22. Ionizing Radiations
 These are produced from charged particles and
indirectly from gamma rays and can penetrate matter
to significantly greater degree than UV rays.
 Ionizing radiations destroy microorganisms by stopping
reproduction as a result of lethal mutations.
 Some important type of ionizing radiations are X-rays,
gamma rays, cathode rays, beta rays.
 High speed electrons are generated by Van de Graaf
accelerator. They have been used for sterilization of
catgut sutures, plastic administration sets, vitamins and
antibiotics in dry state.
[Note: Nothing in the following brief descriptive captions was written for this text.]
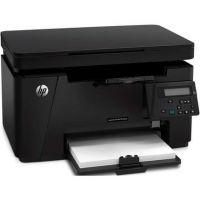 惠普HP M126nw激光打印机复印证件扫描WIFI无线复印机三合一多功能A4家用办公一体机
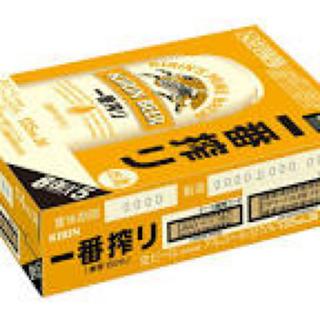 キリン(キリン)の麒麟一番搾り(ビール)
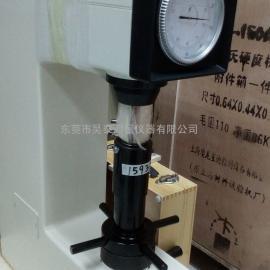 HR-150A手动洛氏硬度计/东莞直销上海奥龙星迪硬度机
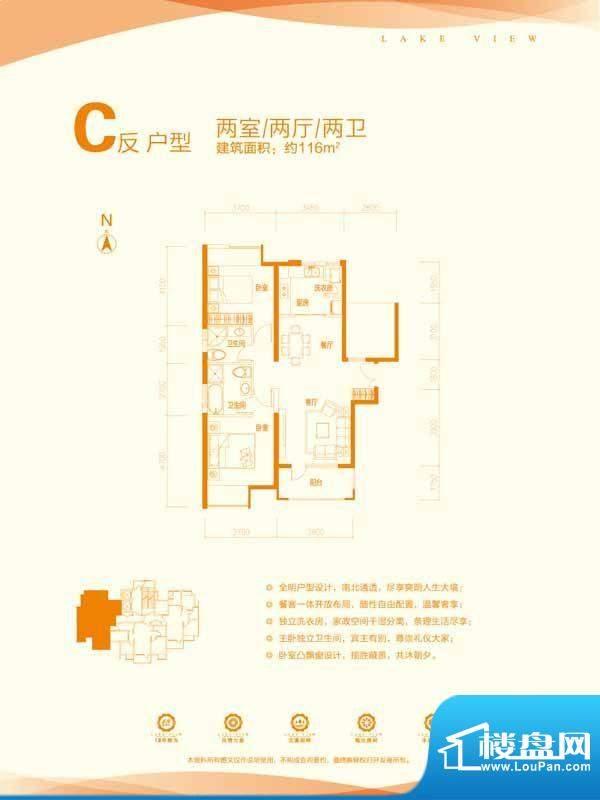 富力城户型单页制作面积:116.00m平米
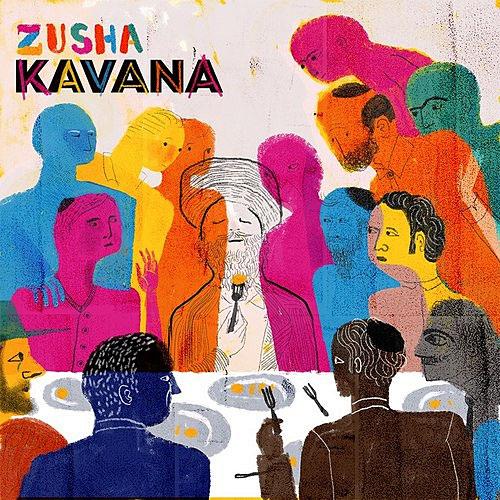 Zusha - Kavana (indie release, 2016)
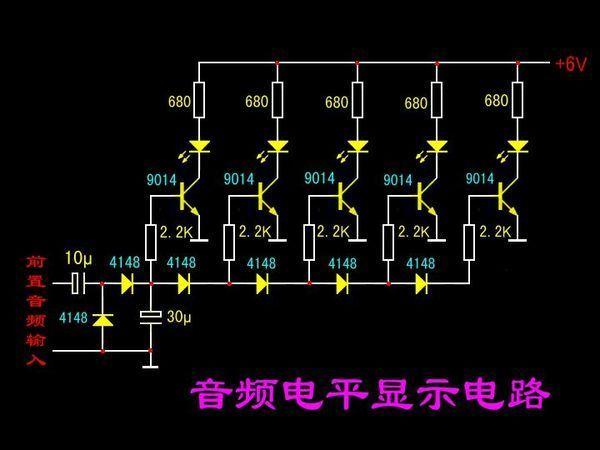 三级管视频讲解_三极管电路图讲解视频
However this method of
sterilization is expensive and are not present in
manufacturing process.

23.  Ionizing radiations are satisfactory method of
sterilization mainly in case of injection products of
a number of antibiotics like benzyl pencillin,
streptomycin, vitamins like ascorbic acid etc.
 Irradiations have also been applied for sterilization
of vaccines.

24. Sterilization by Filtration
 This is also a non thermal method of sterilization widely
used for heat liable solutions to be sterilized.
 A distinct advantage of this method is it actually
removes microorganisms.
 This method is a useful process of sterilization for large
volume and small volume solutions.
 This method is official method of sterilization in I.P and
B.P.
 Commonly used filters include porcelain filters,
diatomaceous earth filters, asbestos pad filters,
sintered glass filters, membrane filters and ultra filters.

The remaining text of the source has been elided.